• [Required actions]:
A - In the LeEco debt passage, what total unpaid debt do the two listed companies have?
B - Continue the LeEco debt passage from where it stops.

==== Reading passage ====

According to documents dated September 7 on a Supreme People’s Court website, Leshi Holding (Beijing), a unit controlled by Jia, and Leshi Yidong, the mobile affiliate of LeEco group, have a total unpaid debt of 107 million yuan (US$16.38 million). The reason given for listing them as defaulters is that they “are able to repay the money but refuse to do so.”
“The listed debts of the two companies are just the tip of iceberg for LeEco,” said Hu Jiaming, a Shanghai-based analyst with Capital Securities. “One of the challenges the group has been facing is to decide whether to repay the debts first or use the money to expand the business first.”
Cheng Shisheng, an executive of Leshi Holding, said in a statement that “the company’s asset value is much higher than its debt and it is capable of repaying all debts” and that it is “actively disposing its non-listed assets”.
The supreme court’s move comes as LeEco battles to stay afloat amid a pile of mounting debt. Jia once envisioned building his company into a global empire capable of taking on the American tech giants by making expensive forays into smartphones, television manufacturing and electric car development.

==== Material provided ====

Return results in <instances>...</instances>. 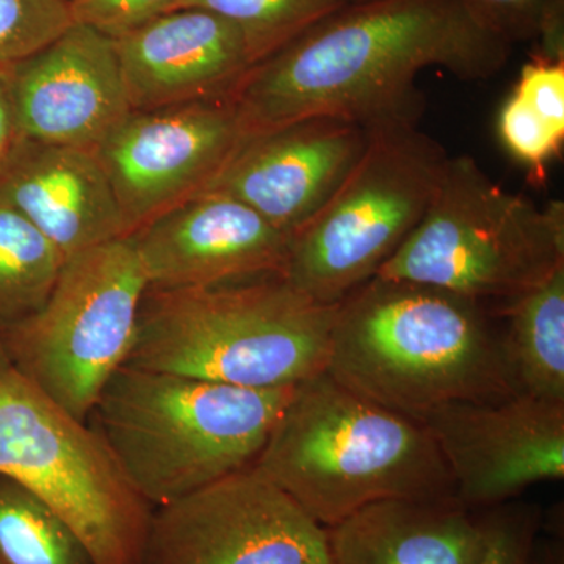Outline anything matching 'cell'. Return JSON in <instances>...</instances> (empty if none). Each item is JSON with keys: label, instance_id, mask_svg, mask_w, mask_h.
I'll return each instance as SVG.
<instances>
[{"label": "cell", "instance_id": "obj_33", "mask_svg": "<svg viewBox=\"0 0 564 564\" xmlns=\"http://www.w3.org/2000/svg\"><path fill=\"white\" fill-rule=\"evenodd\" d=\"M0 564H3V563H2V558H0Z\"/></svg>", "mask_w": 564, "mask_h": 564}, {"label": "cell", "instance_id": "obj_28", "mask_svg": "<svg viewBox=\"0 0 564 564\" xmlns=\"http://www.w3.org/2000/svg\"><path fill=\"white\" fill-rule=\"evenodd\" d=\"M513 93L564 133V58L536 55L525 63Z\"/></svg>", "mask_w": 564, "mask_h": 564}, {"label": "cell", "instance_id": "obj_32", "mask_svg": "<svg viewBox=\"0 0 564 564\" xmlns=\"http://www.w3.org/2000/svg\"><path fill=\"white\" fill-rule=\"evenodd\" d=\"M65 2H68V3H69V2H73V0H65Z\"/></svg>", "mask_w": 564, "mask_h": 564}, {"label": "cell", "instance_id": "obj_1", "mask_svg": "<svg viewBox=\"0 0 564 564\" xmlns=\"http://www.w3.org/2000/svg\"><path fill=\"white\" fill-rule=\"evenodd\" d=\"M511 50L463 0H364L252 66L229 98L247 137L314 117L369 131L419 126L421 70L436 66L459 80H485L507 66Z\"/></svg>", "mask_w": 564, "mask_h": 564}, {"label": "cell", "instance_id": "obj_3", "mask_svg": "<svg viewBox=\"0 0 564 564\" xmlns=\"http://www.w3.org/2000/svg\"><path fill=\"white\" fill-rule=\"evenodd\" d=\"M252 467L325 529L383 500L455 499L443 455L422 422L364 399L326 372L296 386Z\"/></svg>", "mask_w": 564, "mask_h": 564}, {"label": "cell", "instance_id": "obj_9", "mask_svg": "<svg viewBox=\"0 0 564 564\" xmlns=\"http://www.w3.org/2000/svg\"><path fill=\"white\" fill-rule=\"evenodd\" d=\"M147 291L131 237L82 251L63 263L35 314L0 329V347L41 392L88 423L128 361Z\"/></svg>", "mask_w": 564, "mask_h": 564}, {"label": "cell", "instance_id": "obj_23", "mask_svg": "<svg viewBox=\"0 0 564 564\" xmlns=\"http://www.w3.org/2000/svg\"><path fill=\"white\" fill-rule=\"evenodd\" d=\"M73 24L65 0H0V69L31 57Z\"/></svg>", "mask_w": 564, "mask_h": 564}, {"label": "cell", "instance_id": "obj_29", "mask_svg": "<svg viewBox=\"0 0 564 564\" xmlns=\"http://www.w3.org/2000/svg\"><path fill=\"white\" fill-rule=\"evenodd\" d=\"M14 141H17V128H14L9 88H7L6 77L0 70V170L9 158Z\"/></svg>", "mask_w": 564, "mask_h": 564}, {"label": "cell", "instance_id": "obj_17", "mask_svg": "<svg viewBox=\"0 0 564 564\" xmlns=\"http://www.w3.org/2000/svg\"><path fill=\"white\" fill-rule=\"evenodd\" d=\"M0 202L28 218L65 259L129 237L93 150L17 139L0 170Z\"/></svg>", "mask_w": 564, "mask_h": 564}, {"label": "cell", "instance_id": "obj_12", "mask_svg": "<svg viewBox=\"0 0 564 564\" xmlns=\"http://www.w3.org/2000/svg\"><path fill=\"white\" fill-rule=\"evenodd\" d=\"M455 499L488 510L564 477V403L524 392L499 402L445 404L426 415Z\"/></svg>", "mask_w": 564, "mask_h": 564}, {"label": "cell", "instance_id": "obj_30", "mask_svg": "<svg viewBox=\"0 0 564 564\" xmlns=\"http://www.w3.org/2000/svg\"><path fill=\"white\" fill-rule=\"evenodd\" d=\"M536 564H564V541L562 534L555 533L547 540H538Z\"/></svg>", "mask_w": 564, "mask_h": 564}, {"label": "cell", "instance_id": "obj_31", "mask_svg": "<svg viewBox=\"0 0 564 564\" xmlns=\"http://www.w3.org/2000/svg\"><path fill=\"white\" fill-rule=\"evenodd\" d=\"M351 2H364V0H351Z\"/></svg>", "mask_w": 564, "mask_h": 564}, {"label": "cell", "instance_id": "obj_19", "mask_svg": "<svg viewBox=\"0 0 564 564\" xmlns=\"http://www.w3.org/2000/svg\"><path fill=\"white\" fill-rule=\"evenodd\" d=\"M503 348L519 391L564 403V265L532 291L499 304Z\"/></svg>", "mask_w": 564, "mask_h": 564}, {"label": "cell", "instance_id": "obj_16", "mask_svg": "<svg viewBox=\"0 0 564 564\" xmlns=\"http://www.w3.org/2000/svg\"><path fill=\"white\" fill-rule=\"evenodd\" d=\"M113 46L132 110L226 98L254 66L242 32L198 7L162 14Z\"/></svg>", "mask_w": 564, "mask_h": 564}, {"label": "cell", "instance_id": "obj_2", "mask_svg": "<svg viewBox=\"0 0 564 564\" xmlns=\"http://www.w3.org/2000/svg\"><path fill=\"white\" fill-rule=\"evenodd\" d=\"M325 372L419 422L445 404L521 392L484 303L378 276L337 303Z\"/></svg>", "mask_w": 564, "mask_h": 564}, {"label": "cell", "instance_id": "obj_10", "mask_svg": "<svg viewBox=\"0 0 564 564\" xmlns=\"http://www.w3.org/2000/svg\"><path fill=\"white\" fill-rule=\"evenodd\" d=\"M143 564H329L326 529L250 466L152 508Z\"/></svg>", "mask_w": 564, "mask_h": 564}, {"label": "cell", "instance_id": "obj_4", "mask_svg": "<svg viewBox=\"0 0 564 564\" xmlns=\"http://www.w3.org/2000/svg\"><path fill=\"white\" fill-rule=\"evenodd\" d=\"M336 310L280 274L148 289L126 364L258 391L296 388L325 372Z\"/></svg>", "mask_w": 564, "mask_h": 564}, {"label": "cell", "instance_id": "obj_13", "mask_svg": "<svg viewBox=\"0 0 564 564\" xmlns=\"http://www.w3.org/2000/svg\"><path fill=\"white\" fill-rule=\"evenodd\" d=\"M2 70L17 139L95 151L131 111L113 40L76 24Z\"/></svg>", "mask_w": 564, "mask_h": 564}, {"label": "cell", "instance_id": "obj_24", "mask_svg": "<svg viewBox=\"0 0 564 564\" xmlns=\"http://www.w3.org/2000/svg\"><path fill=\"white\" fill-rule=\"evenodd\" d=\"M511 44L541 41L547 58H564V0H463Z\"/></svg>", "mask_w": 564, "mask_h": 564}, {"label": "cell", "instance_id": "obj_14", "mask_svg": "<svg viewBox=\"0 0 564 564\" xmlns=\"http://www.w3.org/2000/svg\"><path fill=\"white\" fill-rule=\"evenodd\" d=\"M148 289L181 291L284 273L288 234L250 206L204 191L129 236Z\"/></svg>", "mask_w": 564, "mask_h": 564}, {"label": "cell", "instance_id": "obj_15", "mask_svg": "<svg viewBox=\"0 0 564 564\" xmlns=\"http://www.w3.org/2000/svg\"><path fill=\"white\" fill-rule=\"evenodd\" d=\"M369 129L332 117L304 118L247 137L212 182L288 234L332 198L369 141Z\"/></svg>", "mask_w": 564, "mask_h": 564}, {"label": "cell", "instance_id": "obj_7", "mask_svg": "<svg viewBox=\"0 0 564 564\" xmlns=\"http://www.w3.org/2000/svg\"><path fill=\"white\" fill-rule=\"evenodd\" d=\"M448 158L419 126L372 129L343 184L291 237L282 278L325 304L372 280L429 210Z\"/></svg>", "mask_w": 564, "mask_h": 564}, {"label": "cell", "instance_id": "obj_6", "mask_svg": "<svg viewBox=\"0 0 564 564\" xmlns=\"http://www.w3.org/2000/svg\"><path fill=\"white\" fill-rule=\"evenodd\" d=\"M564 265V203L505 191L470 155L448 158L417 228L375 276L502 304Z\"/></svg>", "mask_w": 564, "mask_h": 564}, {"label": "cell", "instance_id": "obj_11", "mask_svg": "<svg viewBox=\"0 0 564 564\" xmlns=\"http://www.w3.org/2000/svg\"><path fill=\"white\" fill-rule=\"evenodd\" d=\"M245 139L229 96L129 111L95 150L129 236L207 191Z\"/></svg>", "mask_w": 564, "mask_h": 564}, {"label": "cell", "instance_id": "obj_26", "mask_svg": "<svg viewBox=\"0 0 564 564\" xmlns=\"http://www.w3.org/2000/svg\"><path fill=\"white\" fill-rule=\"evenodd\" d=\"M491 511V543L481 564H536L544 518L532 505H499Z\"/></svg>", "mask_w": 564, "mask_h": 564}, {"label": "cell", "instance_id": "obj_20", "mask_svg": "<svg viewBox=\"0 0 564 564\" xmlns=\"http://www.w3.org/2000/svg\"><path fill=\"white\" fill-rule=\"evenodd\" d=\"M65 261L28 218L0 202V329L43 306Z\"/></svg>", "mask_w": 564, "mask_h": 564}, {"label": "cell", "instance_id": "obj_8", "mask_svg": "<svg viewBox=\"0 0 564 564\" xmlns=\"http://www.w3.org/2000/svg\"><path fill=\"white\" fill-rule=\"evenodd\" d=\"M0 475L61 516L96 564H143L152 508L101 434L41 392L2 347Z\"/></svg>", "mask_w": 564, "mask_h": 564}, {"label": "cell", "instance_id": "obj_21", "mask_svg": "<svg viewBox=\"0 0 564 564\" xmlns=\"http://www.w3.org/2000/svg\"><path fill=\"white\" fill-rule=\"evenodd\" d=\"M3 564H96L79 534L28 489L0 475Z\"/></svg>", "mask_w": 564, "mask_h": 564}, {"label": "cell", "instance_id": "obj_22", "mask_svg": "<svg viewBox=\"0 0 564 564\" xmlns=\"http://www.w3.org/2000/svg\"><path fill=\"white\" fill-rule=\"evenodd\" d=\"M348 3L351 0H188L184 9L209 10L236 25L258 65Z\"/></svg>", "mask_w": 564, "mask_h": 564}, {"label": "cell", "instance_id": "obj_18", "mask_svg": "<svg viewBox=\"0 0 564 564\" xmlns=\"http://www.w3.org/2000/svg\"><path fill=\"white\" fill-rule=\"evenodd\" d=\"M329 564H481L491 511L456 499H393L326 527Z\"/></svg>", "mask_w": 564, "mask_h": 564}, {"label": "cell", "instance_id": "obj_27", "mask_svg": "<svg viewBox=\"0 0 564 564\" xmlns=\"http://www.w3.org/2000/svg\"><path fill=\"white\" fill-rule=\"evenodd\" d=\"M188 0H73L70 14L76 24L120 39L170 11L184 9Z\"/></svg>", "mask_w": 564, "mask_h": 564}, {"label": "cell", "instance_id": "obj_25", "mask_svg": "<svg viewBox=\"0 0 564 564\" xmlns=\"http://www.w3.org/2000/svg\"><path fill=\"white\" fill-rule=\"evenodd\" d=\"M499 133L505 147L529 166L532 181L544 184L547 165L562 151L564 133L552 128L516 93H511L499 117Z\"/></svg>", "mask_w": 564, "mask_h": 564}, {"label": "cell", "instance_id": "obj_5", "mask_svg": "<svg viewBox=\"0 0 564 564\" xmlns=\"http://www.w3.org/2000/svg\"><path fill=\"white\" fill-rule=\"evenodd\" d=\"M293 391L124 364L99 395L93 429L135 492L158 508L252 466Z\"/></svg>", "mask_w": 564, "mask_h": 564}]
</instances>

====

• [Answers to the tasks]:
A - 107 million yuan (US$16.38 million).

B -
Among the two blacklisted companies’ creditors are Hong Kong-listed AAC Technologies and Changzhou-based Lisheng Technologies, both suppliers of LeEco’s mobile affiliate.
Jia, the 44-year-old founder of LeEco, announced in November that the firm was facing a cash crunch and admitted earlier this year that the problem was bigger than he had thought, because a 16.8 billion yuan strategic investment by property tycoon Sun Hongbin of Sunac China in January had not helped.
Since then, things have gone from bad to worse. Mainland technology news website 36kr reported that LeEco was 34.3 billion yuan in debt, excluding what it owes its suppliers, as of March 31. LeEco, however, said that amount was an overestimate.